(WORK REQUIRED):
Reproduce every one of the records below word for word, line by line, without changing anything.

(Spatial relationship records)
◇ ◇ ◇

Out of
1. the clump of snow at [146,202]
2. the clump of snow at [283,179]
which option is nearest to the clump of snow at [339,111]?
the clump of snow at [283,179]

◇ ◇ ◇

(RESPONSE TO THE TASK):
Out of
1. the clump of snow at [146,202]
2. the clump of snow at [283,179]
which option is nearest to the clump of snow at [339,111]?
the clump of snow at [283,179]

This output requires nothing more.